If you have neck pain, there are a number of potential causes that might be causing your discomfort. For example, arthritis can sometimes develop in the joint in the neck, causing affected patients to seek pain relief for their stiff neck. However, if you don’t have arthritis or another health condition that might be causing your problem, your neck pain might be due to your use of a common modern tool: your smartphone.

The average human head weighs roughly 10 pounds. For every inch a person leans forward, holding their neck at an angle, the pressure on their spine increases by double this weight. According to a new study by a New York spine surgeon, this can have a significant effect when users spend long periods looking down at a mobile device in their hands: the research shows that this position can put up to 60 pounds of pressure on a person’s neck, causing headaches, sore shoulders, and neck pain.

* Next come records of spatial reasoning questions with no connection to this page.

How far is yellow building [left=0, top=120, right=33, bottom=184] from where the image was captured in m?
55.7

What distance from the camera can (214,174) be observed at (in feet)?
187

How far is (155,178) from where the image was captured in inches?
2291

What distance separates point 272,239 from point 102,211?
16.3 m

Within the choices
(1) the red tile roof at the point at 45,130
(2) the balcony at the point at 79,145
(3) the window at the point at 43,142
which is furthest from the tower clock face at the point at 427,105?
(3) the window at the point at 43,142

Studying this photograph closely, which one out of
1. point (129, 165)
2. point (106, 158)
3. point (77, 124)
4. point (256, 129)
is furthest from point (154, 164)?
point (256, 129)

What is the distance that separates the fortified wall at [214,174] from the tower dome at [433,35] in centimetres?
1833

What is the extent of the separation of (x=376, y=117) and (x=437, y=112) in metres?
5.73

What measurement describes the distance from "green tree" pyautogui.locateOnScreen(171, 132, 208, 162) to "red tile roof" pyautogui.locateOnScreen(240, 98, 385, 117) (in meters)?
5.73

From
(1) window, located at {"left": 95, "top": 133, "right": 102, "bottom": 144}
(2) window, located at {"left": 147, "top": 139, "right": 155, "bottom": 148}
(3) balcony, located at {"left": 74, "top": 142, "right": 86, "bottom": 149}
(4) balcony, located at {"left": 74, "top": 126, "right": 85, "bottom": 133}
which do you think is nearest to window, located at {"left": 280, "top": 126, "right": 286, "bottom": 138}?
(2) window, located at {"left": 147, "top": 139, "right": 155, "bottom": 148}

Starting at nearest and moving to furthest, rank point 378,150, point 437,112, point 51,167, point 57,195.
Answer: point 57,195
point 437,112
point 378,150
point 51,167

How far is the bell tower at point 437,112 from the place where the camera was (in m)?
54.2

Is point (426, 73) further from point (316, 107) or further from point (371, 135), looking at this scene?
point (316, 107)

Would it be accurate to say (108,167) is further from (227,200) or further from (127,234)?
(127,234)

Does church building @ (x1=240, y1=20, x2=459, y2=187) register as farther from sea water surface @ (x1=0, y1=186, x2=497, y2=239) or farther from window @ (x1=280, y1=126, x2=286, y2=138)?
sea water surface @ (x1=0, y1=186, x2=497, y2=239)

Physical therapists and doctors often call this phenomenon “Text Neck”, but say that instant messaging isn’t the only thing we should blame: this problem is also caused by playing games, sending emails, and other activities that have become commonplace in the 21st century.

While the neck pain alone might be enough of a reason to take a break from your phone, doctors say that the long-term effects of Text Neck could be even more problematic: the extra pressure could actually pull your spine out of alignment, as well as cause muscle pain, disc herniations and pinched nerves. In some cases, it could even flatten or reverse the natural curve of the spine. Additionally, slouching has been shown to reduce lung capacity by 30%, which can lead to metabolic and gastrointestinal problems, as well as an increased chance of metabolic disease.

If you believe you suffer from this type of neck pain, the simplest pain remedy is to adjust your phone habits: physical therapists recommend taking frequent breaks while using a computer or mobile device, making sure to stand up, roll your shoulders and neck, or take a short walk every 20 minutes or so. Keeping your feet flat on the floor, your shoulders straight, and your head level can also reduce long term discomfort. However, if your pain lingers, pain relief products like pain patches can help.